Parakkat also said he was deeply hurt and personally offended by a comment in a private Facebook group that labeled him a misogynist and a Hindu-supremacist. The comment came in the course of a back-and-forth between Scaman and a resident on March 13 discussing the village board declining to adopt a resolution calling for a ceasefire in Gaza.
Parakkat was especially hurt that Scaman had reacted to the comment with a heart emoji.
“This thing really hurt me personally,“ he said. “It is really disheartening for somebody who’s come from the other side of the world to come into this community, and then to be in this position. I’m here because I believe in Oak Park’s values.”
After several days of consideration, Parakkat posted a screenshot of the comment and Scaman’s emoji on his campaign Facebook. Scaman originally commented on the post accusing Parakkat of a “smear campaign,” but edited her comment and apologized.
“I do not embrace name calling. I was responding to a question. (the rest of my comment was not helpful and I apologize),” she said in her edited response.
Parakkat, commenting on the overall tone of the campaign, said, “It forgets the fact that we are all neighbors, that this is a small community, that our kids go to school together and you can’t take back some of these words, you can’t undo these actions,” Parakkat said. “Those divisions that are driven in the name of an election cycle can create lasting damage. That is the problem I see with the tone of this election.”
“It’s not what anyone seated at the board table wants to do”
Scaman said Parakkat has built the core of his electoral strategy around misleading voters about what the forthcoming village hall renovation and construction of a new police station will cost, mischaracterizing her and other current trustee’s positions in the process. Scaman maintains it is her will now, and the will of the entire board, that the entire combined project be completed for as close to $100 million as possible, and that she would reject a proposal from the architectural firm working on the project that comes in too high.
“To say ‘village hall’ but not include the words ‘police department’ into the math and let people believe that $80 million of it isn’t for a new police station, that it’s $150 million for this legacy project for village hall, it’s instilling fear in people,” Scaman said. “To claim that one of the candidates is going to so irresponsibly throw money at something without the proper analysis, the spirit of that is not Oak Park. And it’s not what anyone seated at the board table wants to do.”
Parakkat has said Scaman will push for a $140 to $150 million project to rebuild village hall and build a stand alone police station on the patch of greenspace across the parking lot from village hall. He said that with construction and interest that final costs are likely to balloon to nearly $200 million. He said that Scaman is the one misleading voters by flip-flopping ahead of the election.
“People are changing their positions for the convenience of an election that’s around the corner,” he said. “Even then, at face value, $100 million translates to $180 million by the time you’re paying interest plus everything else that goes along with that.
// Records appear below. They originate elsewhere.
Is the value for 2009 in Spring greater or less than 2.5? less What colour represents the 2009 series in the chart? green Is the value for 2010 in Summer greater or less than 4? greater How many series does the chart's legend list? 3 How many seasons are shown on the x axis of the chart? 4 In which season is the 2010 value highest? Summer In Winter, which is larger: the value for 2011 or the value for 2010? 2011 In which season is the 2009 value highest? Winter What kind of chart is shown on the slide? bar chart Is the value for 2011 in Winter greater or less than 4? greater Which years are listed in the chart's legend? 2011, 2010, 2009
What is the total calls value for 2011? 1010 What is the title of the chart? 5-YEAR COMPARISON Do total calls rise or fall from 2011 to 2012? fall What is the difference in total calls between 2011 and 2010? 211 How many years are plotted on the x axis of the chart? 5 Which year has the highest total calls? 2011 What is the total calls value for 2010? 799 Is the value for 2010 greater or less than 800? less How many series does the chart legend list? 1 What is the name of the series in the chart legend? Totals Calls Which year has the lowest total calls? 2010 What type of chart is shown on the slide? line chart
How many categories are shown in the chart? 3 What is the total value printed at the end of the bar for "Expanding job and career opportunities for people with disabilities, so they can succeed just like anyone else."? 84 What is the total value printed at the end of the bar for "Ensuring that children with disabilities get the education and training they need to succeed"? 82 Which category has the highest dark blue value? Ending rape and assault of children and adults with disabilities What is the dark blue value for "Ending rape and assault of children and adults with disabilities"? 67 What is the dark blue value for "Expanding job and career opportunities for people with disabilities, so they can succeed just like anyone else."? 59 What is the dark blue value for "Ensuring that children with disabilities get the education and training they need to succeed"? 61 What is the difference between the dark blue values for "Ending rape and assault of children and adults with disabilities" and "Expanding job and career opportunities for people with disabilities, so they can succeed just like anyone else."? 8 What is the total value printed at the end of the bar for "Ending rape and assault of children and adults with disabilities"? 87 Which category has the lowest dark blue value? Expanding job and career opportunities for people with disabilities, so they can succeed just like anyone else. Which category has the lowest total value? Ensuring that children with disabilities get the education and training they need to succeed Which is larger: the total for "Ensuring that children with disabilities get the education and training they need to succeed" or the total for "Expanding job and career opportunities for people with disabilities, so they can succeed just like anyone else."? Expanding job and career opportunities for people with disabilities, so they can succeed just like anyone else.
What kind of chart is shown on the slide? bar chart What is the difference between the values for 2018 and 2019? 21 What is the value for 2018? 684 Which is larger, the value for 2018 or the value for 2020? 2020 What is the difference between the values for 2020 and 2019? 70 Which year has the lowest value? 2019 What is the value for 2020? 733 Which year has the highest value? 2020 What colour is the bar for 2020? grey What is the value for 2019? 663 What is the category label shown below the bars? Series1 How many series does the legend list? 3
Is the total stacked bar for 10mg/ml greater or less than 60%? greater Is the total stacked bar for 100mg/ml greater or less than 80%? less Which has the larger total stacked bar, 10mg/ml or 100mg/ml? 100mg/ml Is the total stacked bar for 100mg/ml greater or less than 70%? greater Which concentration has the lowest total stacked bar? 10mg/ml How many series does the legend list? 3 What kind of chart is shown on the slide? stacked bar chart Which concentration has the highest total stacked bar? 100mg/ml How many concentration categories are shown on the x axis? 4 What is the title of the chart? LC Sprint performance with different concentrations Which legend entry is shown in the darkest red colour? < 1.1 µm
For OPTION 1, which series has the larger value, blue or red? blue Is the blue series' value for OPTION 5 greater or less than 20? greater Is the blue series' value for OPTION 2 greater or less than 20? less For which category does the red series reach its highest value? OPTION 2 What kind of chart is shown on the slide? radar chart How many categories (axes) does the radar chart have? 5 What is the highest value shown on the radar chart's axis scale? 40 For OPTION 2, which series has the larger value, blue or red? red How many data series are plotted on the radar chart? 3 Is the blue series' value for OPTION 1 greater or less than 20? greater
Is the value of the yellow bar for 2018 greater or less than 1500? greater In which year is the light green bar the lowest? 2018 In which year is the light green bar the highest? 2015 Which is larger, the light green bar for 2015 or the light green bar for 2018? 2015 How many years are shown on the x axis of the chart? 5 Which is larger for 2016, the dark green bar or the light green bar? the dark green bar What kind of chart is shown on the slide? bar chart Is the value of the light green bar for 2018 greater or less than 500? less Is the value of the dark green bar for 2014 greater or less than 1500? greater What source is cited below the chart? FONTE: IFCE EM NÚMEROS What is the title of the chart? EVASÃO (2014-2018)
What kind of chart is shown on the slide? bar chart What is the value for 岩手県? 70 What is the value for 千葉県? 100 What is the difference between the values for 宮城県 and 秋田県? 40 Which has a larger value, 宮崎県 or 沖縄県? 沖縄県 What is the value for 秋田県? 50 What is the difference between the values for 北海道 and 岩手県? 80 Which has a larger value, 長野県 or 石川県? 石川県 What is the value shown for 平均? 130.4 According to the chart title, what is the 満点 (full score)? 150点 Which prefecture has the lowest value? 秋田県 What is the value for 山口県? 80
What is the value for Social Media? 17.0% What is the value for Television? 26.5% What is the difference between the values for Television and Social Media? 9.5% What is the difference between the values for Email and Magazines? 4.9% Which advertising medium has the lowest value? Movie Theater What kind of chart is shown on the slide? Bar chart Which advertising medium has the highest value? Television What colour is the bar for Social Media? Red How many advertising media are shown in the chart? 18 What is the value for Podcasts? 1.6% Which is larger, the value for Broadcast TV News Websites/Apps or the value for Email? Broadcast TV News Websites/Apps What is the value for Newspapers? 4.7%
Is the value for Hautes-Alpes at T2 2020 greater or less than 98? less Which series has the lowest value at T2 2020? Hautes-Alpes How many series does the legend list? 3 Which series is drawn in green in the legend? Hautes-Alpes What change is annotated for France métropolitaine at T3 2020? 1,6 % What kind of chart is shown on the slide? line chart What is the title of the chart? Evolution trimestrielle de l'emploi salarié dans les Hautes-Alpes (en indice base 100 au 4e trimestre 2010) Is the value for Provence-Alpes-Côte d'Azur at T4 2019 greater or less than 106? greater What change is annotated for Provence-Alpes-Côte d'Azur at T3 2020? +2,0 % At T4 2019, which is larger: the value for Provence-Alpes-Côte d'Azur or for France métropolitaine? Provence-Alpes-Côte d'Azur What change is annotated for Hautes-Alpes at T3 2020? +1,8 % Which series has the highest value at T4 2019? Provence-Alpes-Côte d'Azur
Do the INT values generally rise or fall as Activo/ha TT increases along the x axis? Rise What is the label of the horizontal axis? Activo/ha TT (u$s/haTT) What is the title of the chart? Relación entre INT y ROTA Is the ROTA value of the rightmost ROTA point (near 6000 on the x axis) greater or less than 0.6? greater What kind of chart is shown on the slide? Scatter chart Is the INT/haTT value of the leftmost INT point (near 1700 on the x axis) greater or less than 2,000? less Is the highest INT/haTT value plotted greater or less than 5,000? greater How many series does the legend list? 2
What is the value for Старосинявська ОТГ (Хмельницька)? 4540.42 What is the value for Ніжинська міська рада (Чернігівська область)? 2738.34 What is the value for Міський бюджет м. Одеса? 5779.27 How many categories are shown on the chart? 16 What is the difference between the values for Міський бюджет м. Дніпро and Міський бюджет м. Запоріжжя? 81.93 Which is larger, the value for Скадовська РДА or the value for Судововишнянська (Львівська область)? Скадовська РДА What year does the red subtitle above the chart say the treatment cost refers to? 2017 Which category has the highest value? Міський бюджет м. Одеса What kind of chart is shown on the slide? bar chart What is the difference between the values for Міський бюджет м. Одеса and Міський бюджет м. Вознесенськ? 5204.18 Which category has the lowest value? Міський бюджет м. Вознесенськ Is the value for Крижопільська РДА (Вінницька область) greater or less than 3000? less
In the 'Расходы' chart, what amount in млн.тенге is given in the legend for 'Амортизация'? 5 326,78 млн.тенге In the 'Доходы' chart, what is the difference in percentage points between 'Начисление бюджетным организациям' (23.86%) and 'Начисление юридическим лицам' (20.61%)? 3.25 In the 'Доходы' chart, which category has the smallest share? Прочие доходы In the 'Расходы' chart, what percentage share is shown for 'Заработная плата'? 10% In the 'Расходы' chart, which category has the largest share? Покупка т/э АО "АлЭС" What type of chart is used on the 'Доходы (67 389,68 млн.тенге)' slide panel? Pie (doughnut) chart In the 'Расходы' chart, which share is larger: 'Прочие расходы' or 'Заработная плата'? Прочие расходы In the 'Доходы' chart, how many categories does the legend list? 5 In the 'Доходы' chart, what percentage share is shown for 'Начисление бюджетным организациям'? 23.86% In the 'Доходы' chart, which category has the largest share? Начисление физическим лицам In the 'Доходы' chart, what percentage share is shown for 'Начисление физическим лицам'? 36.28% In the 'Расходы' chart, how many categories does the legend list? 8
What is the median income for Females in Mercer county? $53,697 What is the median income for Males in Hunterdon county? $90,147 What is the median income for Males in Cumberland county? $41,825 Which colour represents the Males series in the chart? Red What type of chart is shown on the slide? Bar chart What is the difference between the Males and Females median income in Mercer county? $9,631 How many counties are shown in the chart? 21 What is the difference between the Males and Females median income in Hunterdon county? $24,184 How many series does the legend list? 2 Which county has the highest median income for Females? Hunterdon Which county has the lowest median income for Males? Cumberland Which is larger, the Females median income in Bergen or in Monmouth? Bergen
You’re still looking at a $200 million project, and I don’t subscribe to that.”
Part of this conflict stems from different interpretations of the significance of the July 5, 2023 board vote that set the stage for the next two-and-a-half years of back-and-forth between the village and its architect, and much of the bitterness of this campaign. That night, the board was to determine how the village would plan to move forward with providing the Oak Park Police Department new accommodations, as the board had reached consensus that officers were working in abominable conditions in village hall’s windowless basement.
The board considered five options that night. They ranged from demolition of the current village hall and construction of a new municipal building and police station to a new police station and renovation of village hall’s lower level, to building a new police station and not renovating village hall. Price ranges presented by the architectural firm stretched from $70 million to $138 million.
The costliest option, demolition and new construction, won out that evening with Scaman and Trustees Lucia Robinson, Cory Wesley and Chibuike Enyia supporting the proposal for a new village hall alongside a brand new police station on the same property. The vote set the vision for the project, although trustees described that preliminary step as a limited action that gave room for the village to react to resident perspectives, as Robinson articulated that night.
“This discussion is limited in just moving to the next step,” Robinson said.
In Scaman’s view, that’s exactly what’s happened, as the board has pushed its architect JLK, which is a different firm from the one that provided the cost estimates in 2023, to bring the cost of the project down from that 2023 estimate. Demolition of the village hall has also been taken off the table, in favor of renovation.
Parakkat still believes that selecting the most expensive option on the table that night damned the village to overspend on the project and is still a key example of Scaman’s “poor governance.”
When the firm’s representatives were last in front of the board in December, their projected cost for the entire project was around $120 million. They were supposed to speak before the board again on March 18, but that discussion has been pushed to a lame duck session after village staff wanted more time to review the JLK proposal.
Voters will have to go to the polls without the benefit of those insights.